Reproduce the part of the allotment netting passage starting with "To properly protect" and going on through "and M’s plot.".

Top of PASSAGE TO READ

Basket protected by two layers of netting – the finer bird-proof stuff is almost invisible. Radish seedlings safely ensconced within.
And just in case you’re curious about netting in general, I’m a big fan of the large grid hearty plastic pea netting, but as we already discussed, this doesn’t do it to protect against the feathered fruit raiders (and that’s all birds, from sweet robin-sized buntings and finches to the big bodied beasts of wood pigeons and parakeets).
To properly protect against feathery fruit and tender leaf raiders, you really do need the finer black mesh netting. But on it’s own that finer netting is enough to drive any gardener to rather copiously drink mid-day – I kid you not. The big dude had close to complete meltdowns dealing with the stuff when we tried to set some up in May around the four-poster fruit cage at our bottom boundary to J’s and M’s plot.
However, if you have a better structure to hang the blasted and very fiddly lighter netting onto, well, take it from me – it’s a million times easier to manage. And netting’s just no damed good if it’s so finicky that you can’t get into it to do any harvesting. Or at least that’s what I decided after letting all of M’s red currant harvest go to rot earlier this summer just because I couldn’t figure an easy way in or out of the netting system over her currant hedges.

Brassicas under a bridal veil of mosquito netting. With potted hyssop within for extra protection.
Following the creating of the loganberry arch at the end of the raspberry bed and the two lobster pot frames over the wicker baskets, we also created a willow frame to protect the sprouting broccoli plants that were started from seed in spring (seeded mid-May) and finally planted-in in early August. I’ve finally come to see the benefit of netting – and now am convinced of the usefulness of mosquito netting to protect brassica plants from the white butterflies that absolutely devour them. In this we’re copy-catting the mosquito netted ‘tent’ built on the lower plot below us.

White flowering campanula, on the blackberry stairs.
Other general allotment developments include the insertion of a nice clump of white flowering campanula into the clay around the stairs. I adore campanula! If happy it will flower almost continuously through the calendar year, and flowers in late autumn and early February are not unheard of. Yippee!
The patch on the blackberry stairs was added as a complement to the earlier insertion of a white and a pale blue patch of campanula at the top border to H’s plot – just at the edge of the newt pond.

Bottom of PASSAGE TO READ
Top of INFORMATION SUPPLIED

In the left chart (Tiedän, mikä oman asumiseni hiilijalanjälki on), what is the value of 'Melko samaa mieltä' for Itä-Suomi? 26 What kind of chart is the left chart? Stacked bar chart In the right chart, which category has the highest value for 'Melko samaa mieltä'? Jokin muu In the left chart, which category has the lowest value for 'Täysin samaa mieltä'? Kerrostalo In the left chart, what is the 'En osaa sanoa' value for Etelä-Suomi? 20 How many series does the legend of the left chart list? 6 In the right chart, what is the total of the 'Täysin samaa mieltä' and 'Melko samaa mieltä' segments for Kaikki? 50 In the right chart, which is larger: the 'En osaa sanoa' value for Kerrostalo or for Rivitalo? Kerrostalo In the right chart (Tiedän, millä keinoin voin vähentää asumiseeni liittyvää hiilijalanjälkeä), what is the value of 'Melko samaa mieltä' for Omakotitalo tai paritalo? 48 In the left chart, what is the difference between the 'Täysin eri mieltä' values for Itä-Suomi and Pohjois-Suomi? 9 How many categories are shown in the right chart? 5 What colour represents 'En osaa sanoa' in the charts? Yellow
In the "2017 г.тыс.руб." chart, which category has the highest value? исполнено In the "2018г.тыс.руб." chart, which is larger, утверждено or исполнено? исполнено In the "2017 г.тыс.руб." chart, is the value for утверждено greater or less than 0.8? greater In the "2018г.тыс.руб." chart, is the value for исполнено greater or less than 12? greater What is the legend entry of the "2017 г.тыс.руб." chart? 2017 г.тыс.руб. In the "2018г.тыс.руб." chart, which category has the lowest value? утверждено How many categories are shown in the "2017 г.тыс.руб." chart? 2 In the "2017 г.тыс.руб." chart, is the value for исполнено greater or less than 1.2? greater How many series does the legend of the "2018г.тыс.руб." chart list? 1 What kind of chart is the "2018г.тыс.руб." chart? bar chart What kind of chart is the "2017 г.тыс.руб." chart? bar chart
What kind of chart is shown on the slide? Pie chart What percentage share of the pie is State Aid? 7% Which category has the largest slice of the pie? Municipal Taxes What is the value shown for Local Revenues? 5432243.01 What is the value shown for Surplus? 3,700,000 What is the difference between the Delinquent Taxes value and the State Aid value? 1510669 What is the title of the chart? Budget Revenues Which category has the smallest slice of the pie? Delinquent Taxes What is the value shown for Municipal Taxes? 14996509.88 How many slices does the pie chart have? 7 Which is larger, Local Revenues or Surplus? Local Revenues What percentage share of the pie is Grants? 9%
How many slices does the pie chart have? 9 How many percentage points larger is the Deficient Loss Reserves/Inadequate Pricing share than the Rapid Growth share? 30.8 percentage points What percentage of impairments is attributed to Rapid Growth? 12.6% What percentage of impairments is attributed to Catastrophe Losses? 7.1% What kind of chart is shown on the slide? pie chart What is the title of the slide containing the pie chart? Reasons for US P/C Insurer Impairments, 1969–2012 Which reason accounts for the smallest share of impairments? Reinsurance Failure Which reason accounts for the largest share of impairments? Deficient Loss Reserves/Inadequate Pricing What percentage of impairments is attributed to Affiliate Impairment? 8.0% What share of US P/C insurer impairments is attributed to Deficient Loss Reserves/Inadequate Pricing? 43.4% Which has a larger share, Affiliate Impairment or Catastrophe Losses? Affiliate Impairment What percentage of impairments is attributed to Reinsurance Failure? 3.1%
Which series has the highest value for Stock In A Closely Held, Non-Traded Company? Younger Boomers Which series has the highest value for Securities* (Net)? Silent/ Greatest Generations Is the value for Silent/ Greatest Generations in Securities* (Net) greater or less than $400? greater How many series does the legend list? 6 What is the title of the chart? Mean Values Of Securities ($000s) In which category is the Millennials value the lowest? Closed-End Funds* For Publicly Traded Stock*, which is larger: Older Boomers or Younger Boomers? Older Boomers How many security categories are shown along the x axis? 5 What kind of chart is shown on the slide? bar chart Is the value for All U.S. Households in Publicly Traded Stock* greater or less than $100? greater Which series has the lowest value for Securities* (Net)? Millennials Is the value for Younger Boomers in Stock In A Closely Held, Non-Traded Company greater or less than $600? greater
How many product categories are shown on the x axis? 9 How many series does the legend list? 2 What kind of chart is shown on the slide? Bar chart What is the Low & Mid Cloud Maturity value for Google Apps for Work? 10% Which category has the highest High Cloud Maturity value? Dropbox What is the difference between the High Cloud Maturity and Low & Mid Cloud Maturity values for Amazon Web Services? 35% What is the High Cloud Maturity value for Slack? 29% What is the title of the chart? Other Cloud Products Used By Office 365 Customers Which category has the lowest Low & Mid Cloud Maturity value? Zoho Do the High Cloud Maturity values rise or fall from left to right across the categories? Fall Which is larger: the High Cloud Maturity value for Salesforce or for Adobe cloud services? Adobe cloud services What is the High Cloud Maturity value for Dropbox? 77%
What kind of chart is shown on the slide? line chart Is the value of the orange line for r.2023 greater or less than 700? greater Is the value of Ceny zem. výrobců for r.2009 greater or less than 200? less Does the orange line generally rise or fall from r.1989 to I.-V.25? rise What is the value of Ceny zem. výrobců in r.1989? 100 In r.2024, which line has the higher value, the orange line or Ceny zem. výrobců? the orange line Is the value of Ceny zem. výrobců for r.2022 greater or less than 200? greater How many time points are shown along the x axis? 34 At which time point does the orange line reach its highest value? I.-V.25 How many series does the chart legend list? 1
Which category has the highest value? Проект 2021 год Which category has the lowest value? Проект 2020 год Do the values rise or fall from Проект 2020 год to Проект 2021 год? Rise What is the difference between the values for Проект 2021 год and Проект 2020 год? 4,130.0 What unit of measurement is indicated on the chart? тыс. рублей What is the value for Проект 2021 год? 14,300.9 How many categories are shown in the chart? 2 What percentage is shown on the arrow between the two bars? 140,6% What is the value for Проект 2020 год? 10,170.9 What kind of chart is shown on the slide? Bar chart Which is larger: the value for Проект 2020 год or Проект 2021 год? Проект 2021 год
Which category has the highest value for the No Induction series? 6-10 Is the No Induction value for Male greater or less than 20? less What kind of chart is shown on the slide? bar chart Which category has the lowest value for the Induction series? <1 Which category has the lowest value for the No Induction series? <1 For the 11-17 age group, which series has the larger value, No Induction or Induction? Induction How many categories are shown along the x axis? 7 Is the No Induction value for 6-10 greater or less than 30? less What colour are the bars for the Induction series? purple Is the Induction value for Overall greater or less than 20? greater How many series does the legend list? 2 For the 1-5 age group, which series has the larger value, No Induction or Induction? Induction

Bottom of INFORMATION SUPPLIED

- [EXERCISE OUTPUT]
To properly protect against feathery fruit and tender leaf raiders, you really do need the finer black mesh netting. But on it’s own that finer netting is enough to drive any gardener to rather copiously drink mid-day – I kid you not. The big dude had close to complete meltdowns dealing with the stuff when we tried to set some up in May around the four-poster fruit cage at our bottom boundary to J’s and M’s plot.